* [What to work on]:
In the entries that follow, repeat exactly the lines from the one that has "Moda in Pelle" through the one that has "2011 HONDA CIVIC", but omit pictures.

--- Material for this task ---

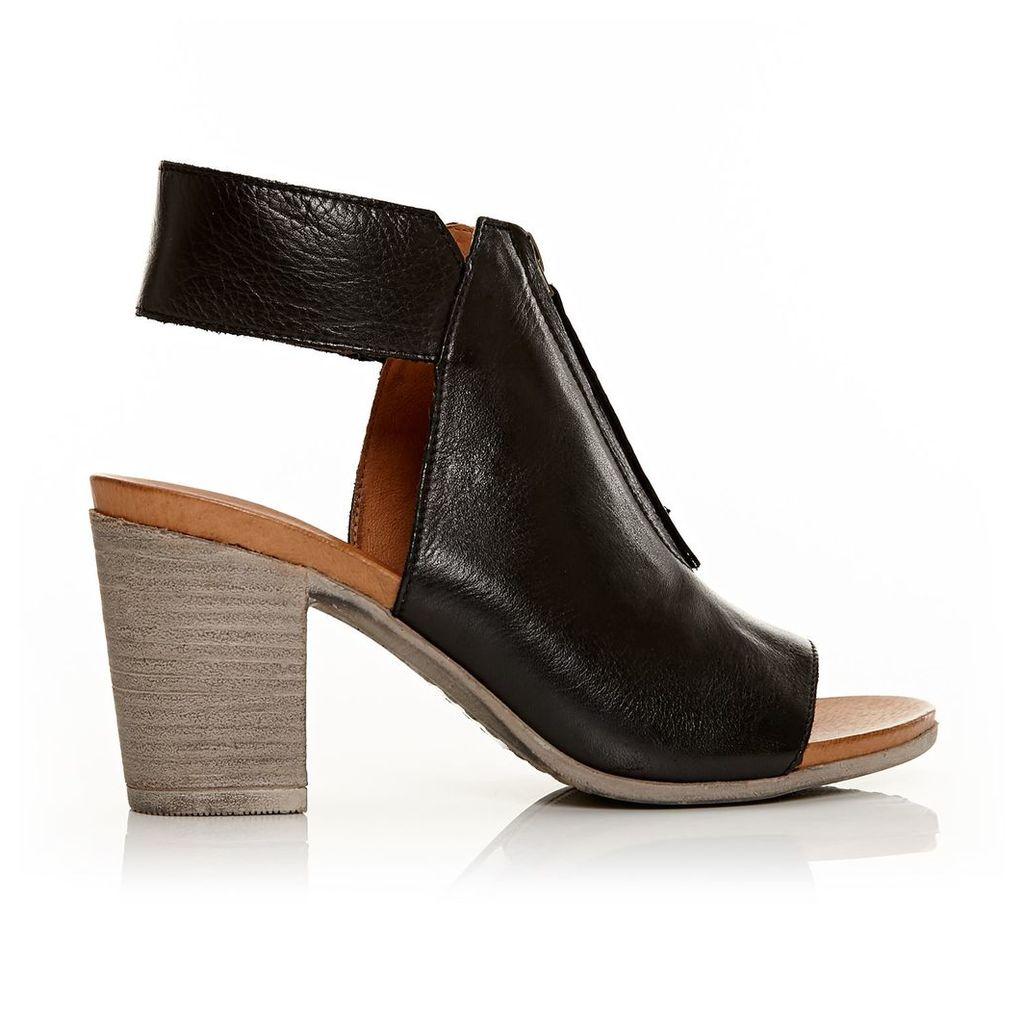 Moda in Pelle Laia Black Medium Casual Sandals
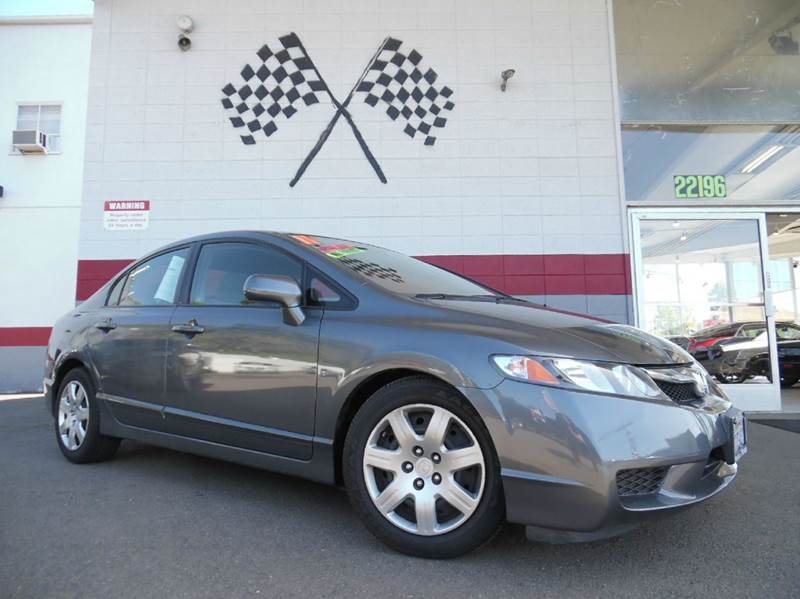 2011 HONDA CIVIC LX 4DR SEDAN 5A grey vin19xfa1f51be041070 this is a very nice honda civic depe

---
--- Material for this task ---

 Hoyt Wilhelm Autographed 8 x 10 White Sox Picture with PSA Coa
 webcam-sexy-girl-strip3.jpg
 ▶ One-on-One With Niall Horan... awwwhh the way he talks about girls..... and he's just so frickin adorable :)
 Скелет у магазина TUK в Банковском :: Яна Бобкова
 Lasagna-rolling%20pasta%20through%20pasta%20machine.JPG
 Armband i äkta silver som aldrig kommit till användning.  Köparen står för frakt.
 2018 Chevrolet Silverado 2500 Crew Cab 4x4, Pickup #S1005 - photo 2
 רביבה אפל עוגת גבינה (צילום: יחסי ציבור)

---
--- Material for this task ---

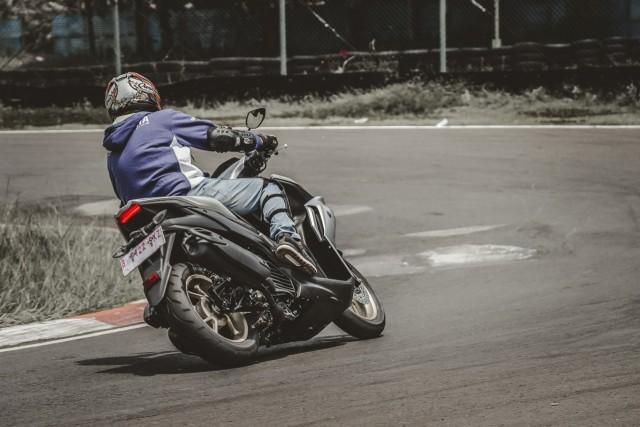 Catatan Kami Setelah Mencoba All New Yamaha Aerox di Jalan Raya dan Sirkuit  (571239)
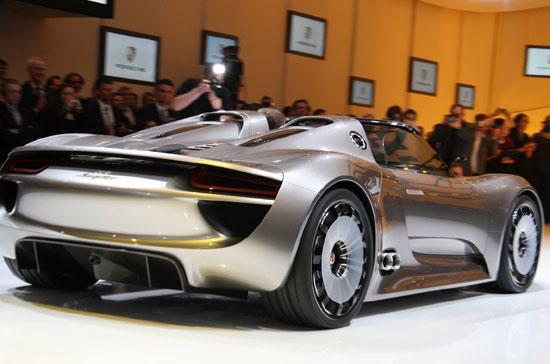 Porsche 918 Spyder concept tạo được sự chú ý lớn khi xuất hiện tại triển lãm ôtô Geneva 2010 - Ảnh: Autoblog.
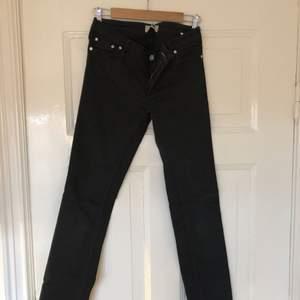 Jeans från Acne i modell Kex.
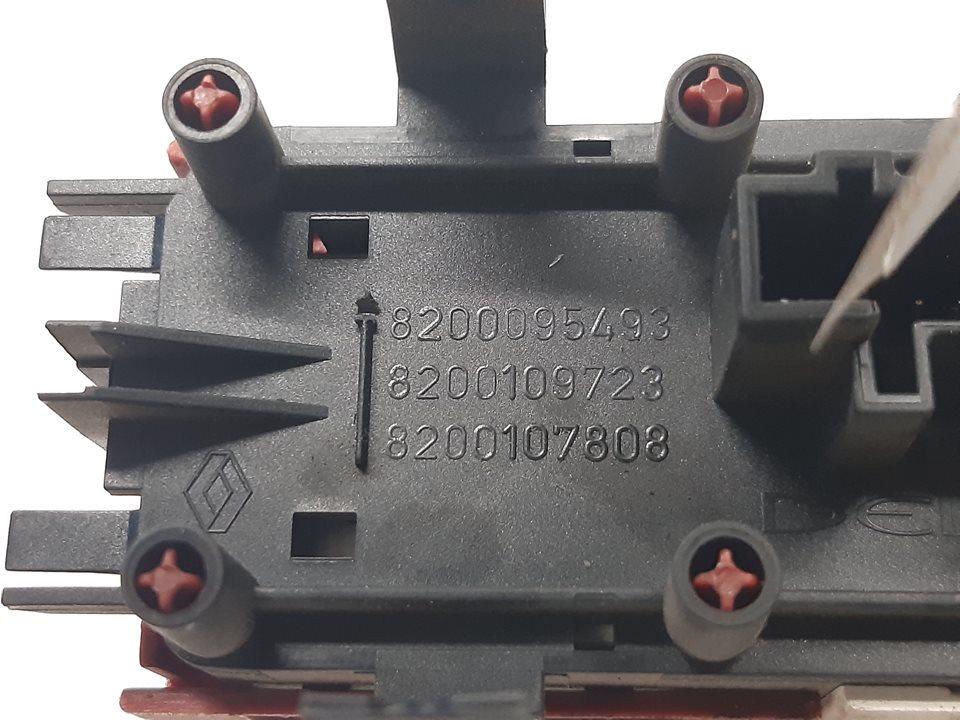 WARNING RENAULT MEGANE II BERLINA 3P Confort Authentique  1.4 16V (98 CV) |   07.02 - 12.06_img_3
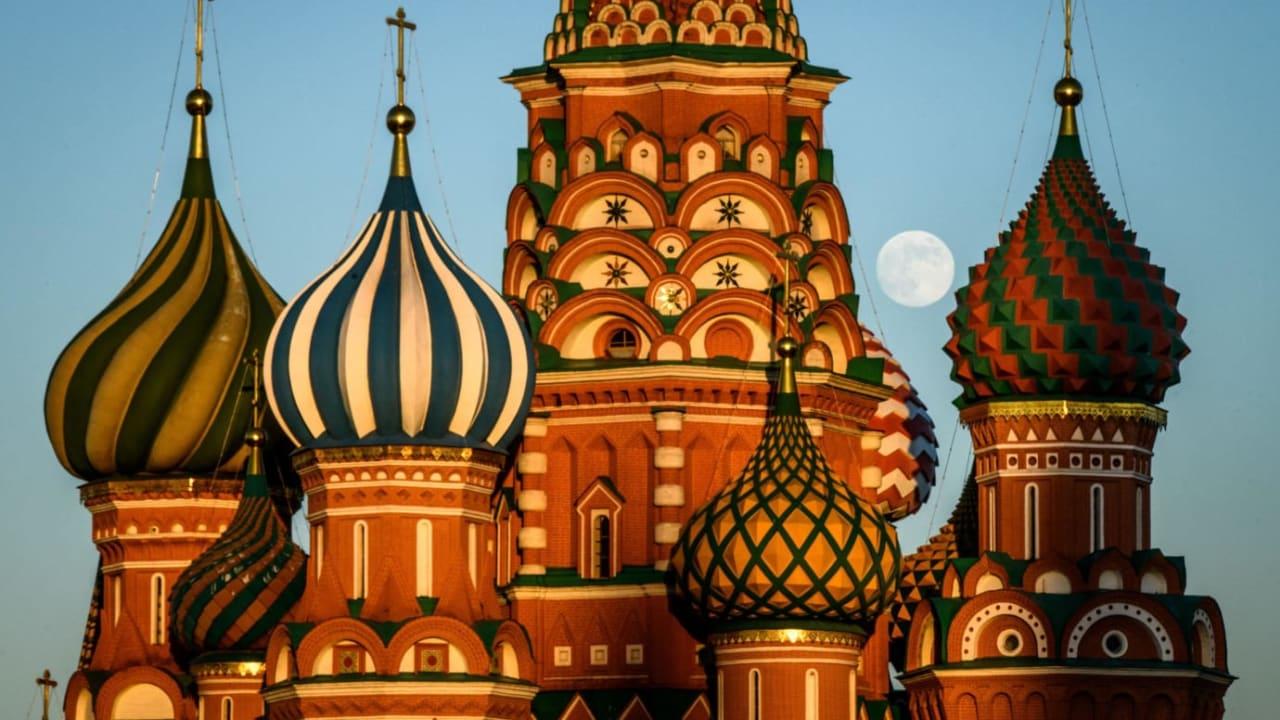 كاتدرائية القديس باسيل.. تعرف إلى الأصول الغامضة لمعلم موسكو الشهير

---

* [Solved problem]:
 Moda in Pelle Laia Black Medium Casual Sandals
 2011 HONDA CIVIC LX 4DR SEDAN 5A grey vin19xfa1f51be041070 this is a very nice honda civic depe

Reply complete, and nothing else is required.